Vendredi s’amorce la deuxième portion du Championnat mondial de curling masculin en provenance de Bâle, en Suisse. Le Canada, représenté par la formation de Kevin Koe, a terminé au premier rang du tournoi à la ronde avec une fiche presque parfaite de 10 victoires et une seule défaite et affrontera le Danemark en demi-finale.

Vous avez bien lu! Le Danemark de Rasmus Stjerne, et non pas contre Niklas Edin ou Thomas Ulsrud comme la plupart des observateurs l’avaient anticipé. Edin et Ulsrud ont remporté à eux deux les trois derniers Championnats mondiaux et étaient parmi les favoris pour accéder à la ronde des médailles. La formation écossaise de Tom Brewster, qui a atteint la grande finale à deux reprises au cours des dernières années, a également raté la ronde des médailles. Cette situation fait en sorte que le Danemark, le Japon et les États-Unis se joindront au Canada dans la deuxième portion de ce prestigieux tournoi.

Comment expliquer en quelques mots cette déconfiture de trois des équipes favorites?
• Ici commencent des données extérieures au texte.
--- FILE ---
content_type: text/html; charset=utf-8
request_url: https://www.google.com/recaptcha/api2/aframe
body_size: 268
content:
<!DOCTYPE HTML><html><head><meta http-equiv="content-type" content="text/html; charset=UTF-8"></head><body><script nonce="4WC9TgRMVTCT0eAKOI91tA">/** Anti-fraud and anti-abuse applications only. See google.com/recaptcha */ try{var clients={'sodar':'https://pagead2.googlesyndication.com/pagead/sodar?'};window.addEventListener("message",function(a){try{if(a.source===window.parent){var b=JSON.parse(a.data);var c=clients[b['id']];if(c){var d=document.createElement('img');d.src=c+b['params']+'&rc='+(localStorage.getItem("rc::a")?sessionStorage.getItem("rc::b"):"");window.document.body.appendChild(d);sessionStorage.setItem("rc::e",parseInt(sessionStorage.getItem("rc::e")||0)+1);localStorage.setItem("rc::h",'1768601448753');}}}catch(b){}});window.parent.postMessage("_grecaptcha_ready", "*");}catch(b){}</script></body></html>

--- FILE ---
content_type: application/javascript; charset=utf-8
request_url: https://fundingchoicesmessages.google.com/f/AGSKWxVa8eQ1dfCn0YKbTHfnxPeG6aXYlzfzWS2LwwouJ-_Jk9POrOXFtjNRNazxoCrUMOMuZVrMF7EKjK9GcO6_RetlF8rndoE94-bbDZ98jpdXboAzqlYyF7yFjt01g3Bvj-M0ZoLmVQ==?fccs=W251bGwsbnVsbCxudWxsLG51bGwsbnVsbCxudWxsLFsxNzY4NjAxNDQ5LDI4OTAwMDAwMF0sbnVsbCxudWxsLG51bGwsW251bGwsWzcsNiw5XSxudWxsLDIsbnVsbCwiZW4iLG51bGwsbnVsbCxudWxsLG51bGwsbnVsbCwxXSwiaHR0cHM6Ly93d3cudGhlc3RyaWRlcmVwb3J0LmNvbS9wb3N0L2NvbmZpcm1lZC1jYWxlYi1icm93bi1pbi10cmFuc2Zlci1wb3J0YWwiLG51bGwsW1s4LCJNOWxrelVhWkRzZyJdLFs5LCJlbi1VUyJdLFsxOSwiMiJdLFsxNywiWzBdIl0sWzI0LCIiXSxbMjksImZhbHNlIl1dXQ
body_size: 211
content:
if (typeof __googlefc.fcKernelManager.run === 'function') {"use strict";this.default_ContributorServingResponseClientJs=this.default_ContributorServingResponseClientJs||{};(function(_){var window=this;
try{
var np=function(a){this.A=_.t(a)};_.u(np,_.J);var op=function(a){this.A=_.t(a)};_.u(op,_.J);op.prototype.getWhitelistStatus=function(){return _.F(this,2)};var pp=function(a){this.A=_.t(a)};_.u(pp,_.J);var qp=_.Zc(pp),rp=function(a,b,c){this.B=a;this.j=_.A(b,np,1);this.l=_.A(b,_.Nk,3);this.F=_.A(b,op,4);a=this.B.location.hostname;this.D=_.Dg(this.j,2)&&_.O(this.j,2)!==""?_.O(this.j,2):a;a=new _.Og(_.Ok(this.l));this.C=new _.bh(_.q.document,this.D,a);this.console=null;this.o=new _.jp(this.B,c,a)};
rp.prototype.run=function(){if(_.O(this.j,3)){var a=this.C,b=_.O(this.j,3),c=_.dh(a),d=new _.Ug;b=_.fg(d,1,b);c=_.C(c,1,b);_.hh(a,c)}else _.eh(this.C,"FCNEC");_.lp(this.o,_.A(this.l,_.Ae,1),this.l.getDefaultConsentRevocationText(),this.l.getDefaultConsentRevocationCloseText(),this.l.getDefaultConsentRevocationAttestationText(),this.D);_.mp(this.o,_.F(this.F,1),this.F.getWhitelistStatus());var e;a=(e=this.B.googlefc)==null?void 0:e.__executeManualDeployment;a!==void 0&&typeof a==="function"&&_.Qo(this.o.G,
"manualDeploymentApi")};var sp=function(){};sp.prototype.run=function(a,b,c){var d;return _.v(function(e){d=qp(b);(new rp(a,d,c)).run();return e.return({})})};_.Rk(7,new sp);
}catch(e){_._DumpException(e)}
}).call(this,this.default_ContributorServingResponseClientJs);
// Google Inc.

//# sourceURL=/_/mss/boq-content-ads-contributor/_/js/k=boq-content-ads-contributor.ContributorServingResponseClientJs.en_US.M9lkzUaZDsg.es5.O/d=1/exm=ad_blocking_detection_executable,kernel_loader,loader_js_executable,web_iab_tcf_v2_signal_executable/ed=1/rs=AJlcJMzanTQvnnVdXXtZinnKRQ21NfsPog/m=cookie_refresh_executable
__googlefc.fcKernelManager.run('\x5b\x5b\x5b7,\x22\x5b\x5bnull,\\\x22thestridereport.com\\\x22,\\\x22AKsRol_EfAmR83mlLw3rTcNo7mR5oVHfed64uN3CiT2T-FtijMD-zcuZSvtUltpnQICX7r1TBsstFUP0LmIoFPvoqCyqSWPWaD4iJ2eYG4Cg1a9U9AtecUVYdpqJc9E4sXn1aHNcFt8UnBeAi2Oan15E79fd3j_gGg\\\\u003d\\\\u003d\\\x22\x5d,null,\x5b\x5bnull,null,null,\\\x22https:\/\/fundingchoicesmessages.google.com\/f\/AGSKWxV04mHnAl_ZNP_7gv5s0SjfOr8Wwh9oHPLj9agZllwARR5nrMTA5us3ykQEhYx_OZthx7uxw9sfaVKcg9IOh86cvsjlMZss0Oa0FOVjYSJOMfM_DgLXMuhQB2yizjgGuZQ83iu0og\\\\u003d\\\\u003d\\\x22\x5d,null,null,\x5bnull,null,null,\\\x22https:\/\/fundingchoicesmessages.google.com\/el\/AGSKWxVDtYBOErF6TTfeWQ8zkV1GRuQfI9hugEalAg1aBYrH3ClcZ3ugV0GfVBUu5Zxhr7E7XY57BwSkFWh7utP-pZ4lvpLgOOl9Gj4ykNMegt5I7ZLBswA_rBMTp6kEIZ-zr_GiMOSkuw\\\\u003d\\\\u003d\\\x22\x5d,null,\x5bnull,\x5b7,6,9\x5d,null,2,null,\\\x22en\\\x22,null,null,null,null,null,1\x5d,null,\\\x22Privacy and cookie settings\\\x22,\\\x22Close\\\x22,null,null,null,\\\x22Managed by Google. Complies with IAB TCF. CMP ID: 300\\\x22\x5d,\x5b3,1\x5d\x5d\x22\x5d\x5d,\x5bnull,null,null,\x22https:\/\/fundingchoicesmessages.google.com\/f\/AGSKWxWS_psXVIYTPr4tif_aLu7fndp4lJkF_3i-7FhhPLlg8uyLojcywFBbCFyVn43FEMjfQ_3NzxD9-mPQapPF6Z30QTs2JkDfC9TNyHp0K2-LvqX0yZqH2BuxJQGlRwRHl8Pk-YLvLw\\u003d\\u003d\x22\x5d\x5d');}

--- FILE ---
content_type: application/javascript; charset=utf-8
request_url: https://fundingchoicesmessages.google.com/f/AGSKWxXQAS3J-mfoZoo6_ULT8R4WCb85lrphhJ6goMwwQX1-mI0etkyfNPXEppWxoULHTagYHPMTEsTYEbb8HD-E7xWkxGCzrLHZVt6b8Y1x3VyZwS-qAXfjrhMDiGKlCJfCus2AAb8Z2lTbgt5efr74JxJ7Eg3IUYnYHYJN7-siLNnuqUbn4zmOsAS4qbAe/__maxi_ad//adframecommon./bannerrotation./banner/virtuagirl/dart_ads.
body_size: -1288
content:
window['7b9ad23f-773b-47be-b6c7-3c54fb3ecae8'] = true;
Comme ancien joueurs de curling, le premier réflexe lorsque l’on assiste à autant de surprises dans un tournoi donné est de jeter un coup d’œil immédiatement du côté des conditions de glace. Le curling est sûrement un des sports où les conditions de jeu peuvent le plus influencer les résultats des matchs. Une glace de moins bonne qualité est certainement un des plus importants facteurs pour ramener les équipes sur un pied d’égalité.

La raison est fort simple : des glaces de mauvaise qualité enlèvent plusieurs options aux joueurs en présence. Dans de moins bonnes conditions de jeu, plusieurs pages des livres de stratégies doivent être éliminées. Ceci prive généralement les équipes les plus talentueuses d’une multitude de coups de finesse qui distinguent les meilleures formations de celles qui aspirent à la devenir. À ce niveau de jeux tous les joueurs sont capables de jouer des poids de sorties avec efficacité ou de faire des placements dans la maison. Mais lorsque la qualité de la glace est déficiente, les sorties en douceur, les contournements précis, les placements appuyés et toute la gamme de coups de finesse ne font guère partie des plans de matchs.

Cette semaine, en raison des conditions météorologiques difficiles à Bâle, les techniciens de glace ont eu beaucoup de difficulté à contrôler la condensation, ce qui a affecté grandement la qualité des coups tentés. Ces conditions ont privé les meilleures formations de certains avantages, pour ne pas dire d’avantages certains. Donc, premier facteur égalisateur important.

L'importance des nouvelles brosses

Un deuxième facteur égalisateur dont nous avons parlé abondamment au cours de la semaine, pour ne pas dire au cours des derniers mois, est l’utilisation des nouvelles brosses et les différentes techniques de brossage utilisées par l’ensemble des formations participant à ce Championnat mondial.

Évidemment c’est plus évident pour un œil avisé que pour les spectateurs qui commencent à s’intéresser au curling, mais les nouveaux outils dont se servent les joueurs sont nettement plus efficaces que par le passé. Plusieurs observateurs les trouvent trop efficaces. Les brosseurs réussissent dorénavant à modifier considérablement les trajectoires des pierres lancées, les faisant même courber au besoin. Notion qui, il y a quelque mois à peine, était tout à fait inexistante dans notre sport. Ceci étant dit, la nécessité dans la précision des tirs est remplacée par une efficacité du brossage. Nul besoin dorénavant d’atteindre le balai (la cible de votre capitaine) avec une précision presque microscopique; les brosseurs apporteront les correctifs nécessaires en cours de route!

Difficile de trouver mieux comme égalisateur des forces en présence. Il est beaucoup facile d’apprendre à bien manipuler la brosse de curling que d’apprendre à appliquer la rotation sur une pierre tout en touchant avec précision la cible donnée par le capitaine. Cette habilité a toujours été la plus difficile à maîtriser pour les joueurs de curling. C’est toujours cette habilité qui a séparé les joueurs d’élite de ceux qui rêvent de le devenir. Malheureusement, cette habilité particulière est dorénavant compensée par un petit coup de brosse d’un côté ou de l’autre au bon moment.

Pour paraphraser un commentaire lu sur les réseaux sociaux cette semaine, « C’est un peu comme si on plaçait un entonnoir devant les cibles pour les archers aux prochains Jeux Olympiques ». Ce commentaire d’un joueur de curling de la région de Québec, Thomas Munroe, donne une excellente image de ce qui est en train de se produire au curling.

Dans ce dossier, l’association des joueurs de curling a réagi beaucoup plus rapidement que la Fédération mondiale de curling. Lors de leur dernière compétition tenue il y a quelques semaines à peine, Pierre Charrette, qui gère les tournois du Grand Chelem, a limité drastiquement l’utilisation de ces nouveaux outils de travail et les résultats furent probants.

La Fédération mondiale de curling a promis d’apporter des modifications à son livre de règlements pour la saison prochaine. Sous prétexte de s’assurer de prendre les bonnes décisions et de ne pas vouloir pénaliser aucune des formations participantes au Championnat mondial, cette lenteur administrative, comparativement à la rapidité d’exécution démontrée par l’Association des joueurs, aura donc fini par pénaliser certaines formations, dont quelques-unes des meilleures au monde.